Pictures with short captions

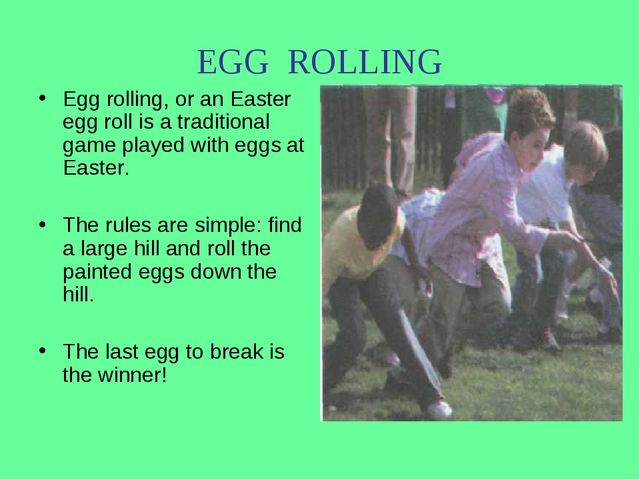 EGG ROLLING Egg rolling, or an Easter egg roll is a traditional game played w...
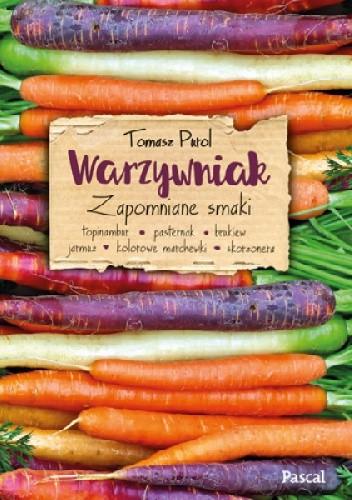 Okładka książki Warzywniak. Zapomniane smaki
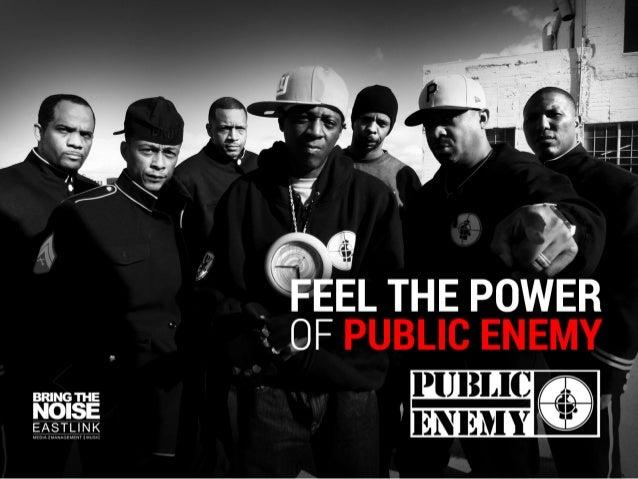 Public Enemy: Feel The Power of the Public Enemy Brand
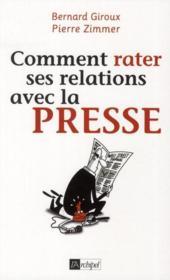 Comment rater ses relations avec la presse - Couverture - Format classique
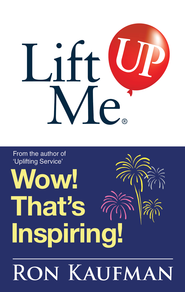 Lift Me UP! Wow Thats Inspiring: Sparkling Quotes and Brilliant Notes to Lift Your Spirits Higher! - eBook  -     By: Ron Kaufman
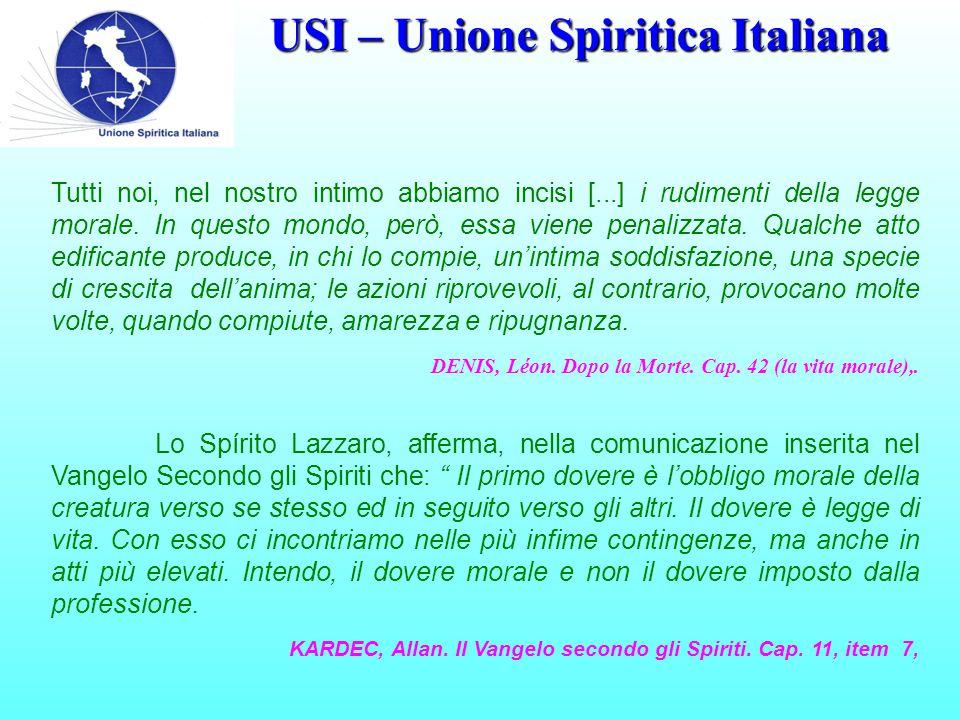 USI – Unione Spiritica Italiana Tutti noi, nel nostro intimo abbiamo incisi [...] i rudimenti della legge morale.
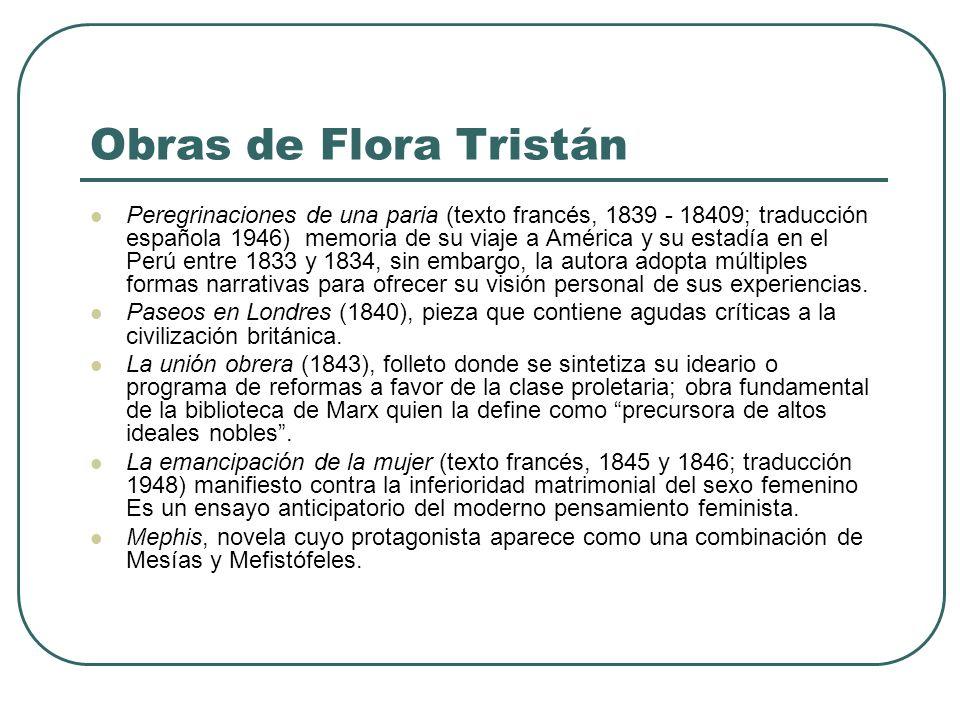 Obras de Flora Tristán Peregrinaciones de una paria (texto francés, 1839 - 18409; traducción española 1946) memoria de su viaje a América y su estadía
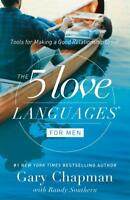The Five Love Languages for Men: Tools for Making a Good Relationship Great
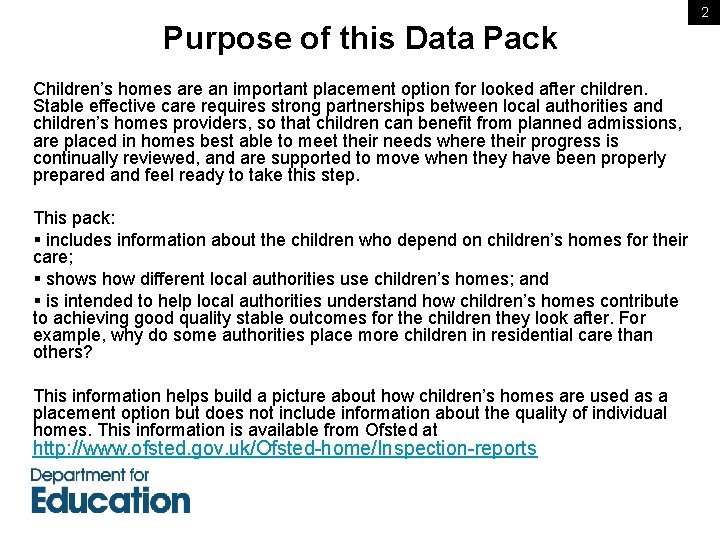 Purpose of this Data Pack Children's homes are an important placement option for looked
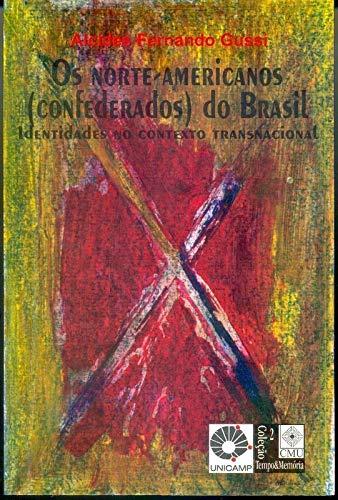 9788585562083: Os norte-americanos (confederados) do Brasil: Identidades no contexto transnacional (Coleção Tempo & memória) (Portuguese Edition)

**PROBLEM DESCRIPTION**
Since the pictures don't belong in the copy, copy only the rest of the entries above exactly.

**RESPONSE**
 EGG ROLLING Egg rolling, or an Easter egg roll is a traditional game played w...
 Okładka książki Warzywniak. Zapomniane smaki
 Public Enemy: Feel The Power of the Public Enemy Brand
 Comment rater ses relations avec la presse - Couverture - Format classique
 Lift Me UP! Wow Thats Inspiring: Sparkling Quotes and Brilliant Notes to Lift Your Spirits Higher! - eBook  -     By: Ron Kaufman
 USI – Unione Spiritica Italiana Tutti noi, nel nostro intimo abbiamo incisi [...] i rudimenti della legge morale.
 Obras de Flora Tristán Peregrinaciones de una paria (texto francés, 1839 - 18409; traducción española 1946) memoria de su viaje a América y su estadía
The Five Love Languages for Men: Tools for Making a Good Relationship Great
 Purpose of this Data Pack Children's homes are an important placement option for looked
 9788585562083: Os norte-americanos (confederados) do Brasil: Identidades no contexto transnacional (Coleção Tempo & memória) (Portuguese Edition)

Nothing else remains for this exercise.